HIV is one of the largest world-wide epidemics, affecting millions of people since its discovery. AIDS can develop after contracting HIV, although many people live with HIV for long periods of time without ever developing AIDS. The pandemic of living with these viruses has become more manageable since its discovery in the mid- to late-1970s.
The earliest case of HIV was discovered to be in a man in the Democratic Republic of Congo. His blood sample suggested that he acquired the virus from chimpanzees spreading it to his system. “Bush meat trading” was a common method of hunting chimpanzees, and hunters would often come in contact with the animals’ blood.
In the 1980s, a group of cases were reported among gay men who had immune deficiency. The next year, it was reported that the disease was transmitted sexually and through blood contact. The term AIDS was used for the first time, and cases were beginning to be reported from other countries.
By 1990 cases were reported in female partners of men, indicating that the virus was not transmitted just through homosexual sex. The CDC ruled out the transmission of the virus through casual contact, food, water, air, or surfaces.
By 2000, over 307,000 cases of AIDS were reported, and almost 10 million people were thought to be living with HIV worldwide. AIDS was known to be the fourth biggest cause of death worldwide.

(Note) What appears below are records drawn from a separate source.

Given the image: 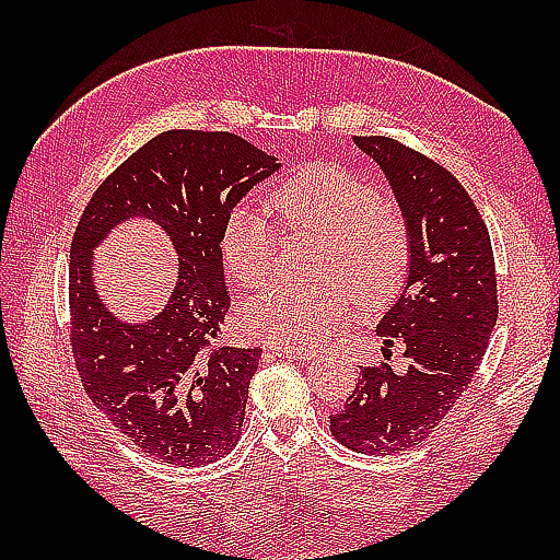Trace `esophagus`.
Instances as JSON below:
<instances>
[{
	"label": "esophagus",
	"mask_w": 560,
	"mask_h": 560,
	"mask_svg": "<svg viewBox=\"0 0 560 560\" xmlns=\"http://www.w3.org/2000/svg\"><path fill=\"white\" fill-rule=\"evenodd\" d=\"M273 355H279V359H291V361H311L313 359V351H287V349H269Z\"/></svg>",
	"instance_id": "1"
}]
</instances>
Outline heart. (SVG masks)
<instances>
[{
	"mask_svg": "<svg viewBox=\"0 0 560 560\" xmlns=\"http://www.w3.org/2000/svg\"><path fill=\"white\" fill-rule=\"evenodd\" d=\"M283 231L317 237L313 283H273L249 299L241 323L249 337L287 351L323 347L353 303L380 307L401 289L411 241L404 213L337 163H315L269 192ZM223 265L243 287H259L277 265V231L257 209L235 207L221 225Z\"/></svg>",
	"mask_w": 560,
	"mask_h": 560,
	"instance_id": "b5f03b06",
	"label": "heart"
}]
</instances>
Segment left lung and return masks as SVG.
Segmentation results:
<instances>
[{
  "mask_svg": "<svg viewBox=\"0 0 560 560\" xmlns=\"http://www.w3.org/2000/svg\"><path fill=\"white\" fill-rule=\"evenodd\" d=\"M353 141L383 168L409 225V277L375 329L385 347L404 343L409 368H361L329 431L355 452L392 455L423 443L479 371L498 319L495 259L477 205L445 165L389 137Z\"/></svg>",
  "mask_w": 560,
  "mask_h": 560,
  "instance_id": "left-lung-1",
  "label": "left lung"
}]
</instances>
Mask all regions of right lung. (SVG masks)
<instances>
[{
  "label": "right lung",
  "instance_id": "add662e5",
  "mask_svg": "<svg viewBox=\"0 0 560 560\" xmlns=\"http://www.w3.org/2000/svg\"><path fill=\"white\" fill-rule=\"evenodd\" d=\"M281 163L231 132L171 129L105 177L89 199L69 253V339L93 404L151 457L211 464L237 445L247 387L261 349L219 343L231 311L219 247L221 225ZM132 215L172 235L182 273L166 311L120 324L97 299L92 247Z\"/></svg>",
  "mask_w": 560,
  "mask_h": 560
}]
</instances>
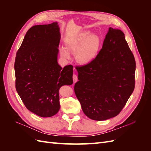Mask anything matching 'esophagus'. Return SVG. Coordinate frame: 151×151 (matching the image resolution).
<instances>
[{"label": "esophagus", "instance_id": "obj_1", "mask_svg": "<svg viewBox=\"0 0 151 151\" xmlns=\"http://www.w3.org/2000/svg\"><path fill=\"white\" fill-rule=\"evenodd\" d=\"M72 79H73V81H74V83H76L77 81V76L76 74H73Z\"/></svg>", "mask_w": 151, "mask_h": 151}]
</instances>
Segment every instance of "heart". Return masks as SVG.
I'll use <instances>...</instances> for the list:
<instances>
[{"label":"heart","instance_id":"heart-1","mask_svg":"<svg viewBox=\"0 0 151 151\" xmlns=\"http://www.w3.org/2000/svg\"><path fill=\"white\" fill-rule=\"evenodd\" d=\"M99 46V36L94 34L91 35L89 31H82L66 42L67 49L76 54L77 60L84 64L89 63L94 60L98 53ZM60 52L63 58H70V53L66 48H61Z\"/></svg>","mask_w":151,"mask_h":151}]
</instances>
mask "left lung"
Masks as SVG:
<instances>
[{
    "instance_id": "left-lung-1",
    "label": "left lung",
    "mask_w": 151,
    "mask_h": 151,
    "mask_svg": "<svg viewBox=\"0 0 151 151\" xmlns=\"http://www.w3.org/2000/svg\"><path fill=\"white\" fill-rule=\"evenodd\" d=\"M135 66L124 33L109 28L94 60L76 67L74 91L85 115L97 121L117 116L134 90Z\"/></svg>"
}]
</instances>
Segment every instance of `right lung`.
Masks as SVG:
<instances>
[{"label":"right lung","instance_id":"right-lung-1","mask_svg":"<svg viewBox=\"0 0 151 151\" xmlns=\"http://www.w3.org/2000/svg\"><path fill=\"white\" fill-rule=\"evenodd\" d=\"M60 40L57 22L33 26L27 31L14 63L16 89L26 108L41 117L59 111L58 91L73 83V66L58 64Z\"/></svg>","mask_w":151,"mask_h":151}]
</instances>
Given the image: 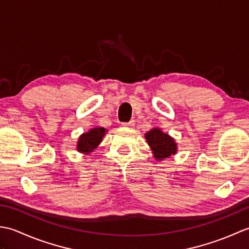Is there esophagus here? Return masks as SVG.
Segmentation results:
<instances>
[{"instance_id":"esophagus-1","label":"esophagus","mask_w":249,"mask_h":249,"mask_svg":"<svg viewBox=\"0 0 249 249\" xmlns=\"http://www.w3.org/2000/svg\"><path fill=\"white\" fill-rule=\"evenodd\" d=\"M122 126L126 128H133L135 126V123L134 121H130V122H127V123H122Z\"/></svg>"}]
</instances>
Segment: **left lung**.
<instances>
[{
    "label": "left lung",
    "mask_w": 249,
    "mask_h": 249,
    "mask_svg": "<svg viewBox=\"0 0 249 249\" xmlns=\"http://www.w3.org/2000/svg\"><path fill=\"white\" fill-rule=\"evenodd\" d=\"M144 138L147 144L151 147L154 158L158 161H161L172 155H176L178 152V144L170 135L163 133L161 128L154 127L146 131Z\"/></svg>",
    "instance_id": "1"
}]
</instances>
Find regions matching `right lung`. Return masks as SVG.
<instances>
[{
    "mask_svg": "<svg viewBox=\"0 0 249 249\" xmlns=\"http://www.w3.org/2000/svg\"><path fill=\"white\" fill-rule=\"evenodd\" d=\"M107 131L108 130L104 127H94L88 130L87 133H83L77 141V151L84 155L91 154L102 143Z\"/></svg>",
    "mask_w": 249,
    "mask_h": 249,
    "instance_id": "add662e5",
    "label": "right lung"
}]
</instances>
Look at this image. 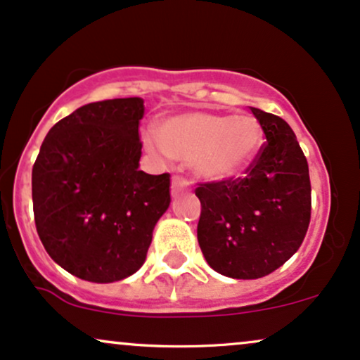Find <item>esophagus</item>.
<instances>
[{
    "mask_svg": "<svg viewBox=\"0 0 360 360\" xmlns=\"http://www.w3.org/2000/svg\"><path fill=\"white\" fill-rule=\"evenodd\" d=\"M191 188V185H188V180L185 179V176L181 175H175L172 180V192L173 193H179V192H185Z\"/></svg>",
    "mask_w": 360,
    "mask_h": 360,
    "instance_id": "1",
    "label": "esophagus"
}]
</instances>
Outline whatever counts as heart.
Listing matches in <instances>:
<instances>
[{"instance_id":"obj_1","label":"heart","mask_w":360,"mask_h":360,"mask_svg":"<svg viewBox=\"0 0 360 360\" xmlns=\"http://www.w3.org/2000/svg\"><path fill=\"white\" fill-rule=\"evenodd\" d=\"M264 132L255 117L195 112L165 120L160 139L144 136L151 153L192 160L197 175L211 181L238 179L257 158Z\"/></svg>"}]
</instances>
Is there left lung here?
Listing matches in <instances>:
<instances>
[{
  "mask_svg": "<svg viewBox=\"0 0 360 360\" xmlns=\"http://www.w3.org/2000/svg\"><path fill=\"white\" fill-rule=\"evenodd\" d=\"M252 108L267 137L243 176L204 181L197 240L216 272L258 278L297 252L311 219L309 168L296 134L281 117Z\"/></svg>",
  "mask_w": 360,
  "mask_h": 360,
  "instance_id": "obj_1",
  "label": "left lung"
}]
</instances>
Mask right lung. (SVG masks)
I'll return each mask as SVG.
<instances>
[{
    "instance_id": "1",
    "label": "right lung",
    "mask_w": 360,
    "mask_h": 360,
    "mask_svg": "<svg viewBox=\"0 0 360 360\" xmlns=\"http://www.w3.org/2000/svg\"><path fill=\"white\" fill-rule=\"evenodd\" d=\"M143 100L83 105L44 139L32 168L35 228L52 260L90 282L141 269L168 209L169 173L139 169Z\"/></svg>"
}]
</instances>
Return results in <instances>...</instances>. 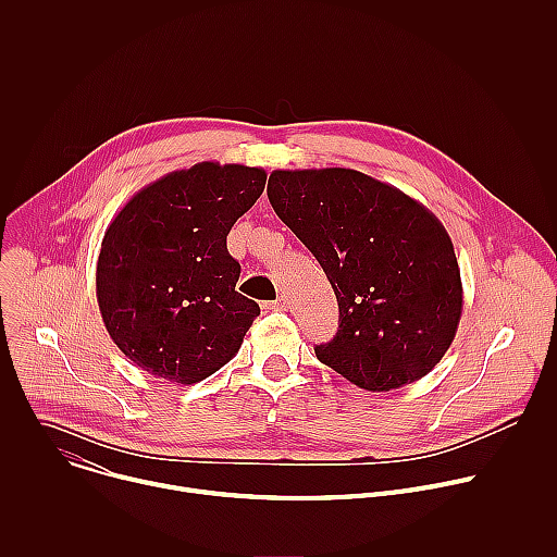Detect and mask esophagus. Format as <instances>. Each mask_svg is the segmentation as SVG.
I'll use <instances>...</instances> for the list:
<instances>
[{
  "label": "esophagus",
  "instance_id": "esophagus-1",
  "mask_svg": "<svg viewBox=\"0 0 557 557\" xmlns=\"http://www.w3.org/2000/svg\"><path fill=\"white\" fill-rule=\"evenodd\" d=\"M288 308H290V301L286 297H280L275 301L264 304V310H288Z\"/></svg>",
  "mask_w": 557,
  "mask_h": 557
}]
</instances>
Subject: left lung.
<instances>
[{
  "label": "left lung",
  "instance_id": "left-lung-1",
  "mask_svg": "<svg viewBox=\"0 0 557 557\" xmlns=\"http://www.w3.org/2000/svg\"><path fill=\"white\" fill-rule=\"evenodd\" d=\"M267 194L337 295L339 331L317 359L368 392L432 372L462 312L443 222L401 189L344 168L275 170Z\"/></svg>",
  "mask_w": 557,
  "mask_h": 557
}]
</instances>
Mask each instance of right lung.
Here are the masks:
<instances>
[{"label": "right lung", "instance_id": "add662e5", "mask_svg": "<svg viewBox=\"0 0 557 557\" xmlns=\"http://www.w3.org/2000/svg\"><path fill=\"white\" fill-rule=\"evenodd\" d=\"M267 172L198 163L136 191L106 228L97 301L119 350L138 368L191 385L240 350L260 306L226 235L262 196Z\"/></svg>", "mask_w": 557, "mask_h": 557}]
</instances>
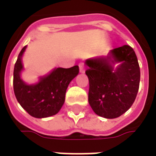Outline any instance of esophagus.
<instances>
[{
    "label": "esophagus",
    "instance_id": "esophagus-1",
    "mask_svg": "<svg viewBox=\"0 0 156 156\" xmlns=\"http://www.w3.org/2000/svg\"><path fill=\"white\" fill-rule=\"evenodd\" d=\"M78 66H79V72H80L81 73H85L84 65L83 64V63H80V64L78 65Z\"/></svg>",
    "mask_w": 156,
    "mask_h": 156
}]
</instances>
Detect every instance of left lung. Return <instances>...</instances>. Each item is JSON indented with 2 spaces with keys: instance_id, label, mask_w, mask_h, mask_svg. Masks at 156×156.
Instances as JSON below:
<instances>
[{
  "instance_id": "obj_1",
  "label": "left lung",
  "mask_w": 156,
  "mask_h": 156,
  "mask_svg": "<svg viewBox=\"0 0 156 156\" xmlns=\"http://www.w3.org/2000/svg\"><path fill=\"white\" fill-rule=\"evenodd\" d=\"M89 81L88 103L96 115L115 119L130 108L137 95L140 70L134 49L124 45L107 56L85 61Z\"/></svg>"
}]
</instances>
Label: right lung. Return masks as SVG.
I'll use <instances>...</instances> for the list:
<instances>
[{
  "instance_id": "1",
  "label": "right lung",
  "mask_w": 156,
  "mask_h": 156,
  "mask_svg": "<svg viewBox=\"0 0 156 156\" xmlns=\"http://www.w3.org/2000/svg\"><path fill=\"white\" fill-rule=\"evenodd\" d=\"M22 48L16 62L13 73V88L16 98L22 108L34 118L42 119L58 114L65 102V94L70 82L78 74V66L70 68H55L48 74L39 77L36 83L23 81Z\"/></svg>"
}]
</instances>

An estimated 33 million people were living with HIV, and 14 million had died from AIDS since the start of the epidemic.
Today, antiretroviral therapy is recommended for everyone infected with HIV. People on this treatment option take a combination of HIV medicines every day called the HIV regimen. This method prevents the virus from multiplying and destroying infection-fighting CD4 cells of the immune system. AIDS develops when the CD4 cell count falls below 200.
People living with HIV have to change some lifestyle choices in order to stay healthy. Starting medicine care early is important. It can keep those infected healthy for years and reduce the risk of spreading it to others. Disclosure of HIV status to sexual partners is extremely important too. It allows all parties involved to take steps to stay healthy. Getting support can go a long way as well, as being diagnosed is a life changing event.
Today there is still no cure for HIV or AIDS. However, there are treatments available to enable people with the virus to have live long and healthy lives. The best prevention method for HIV is to use a condom during any sexual encounter and to never share injection needles.
Globally, an estimated 36.7 million people were living with HIV (including 1.8 million children). Around 30% of people do not know they have the virus. Only 19.5 million are receiving treatment. 78 million people have died from HIV and 35 million from AIDS since the beginning of the epidemic.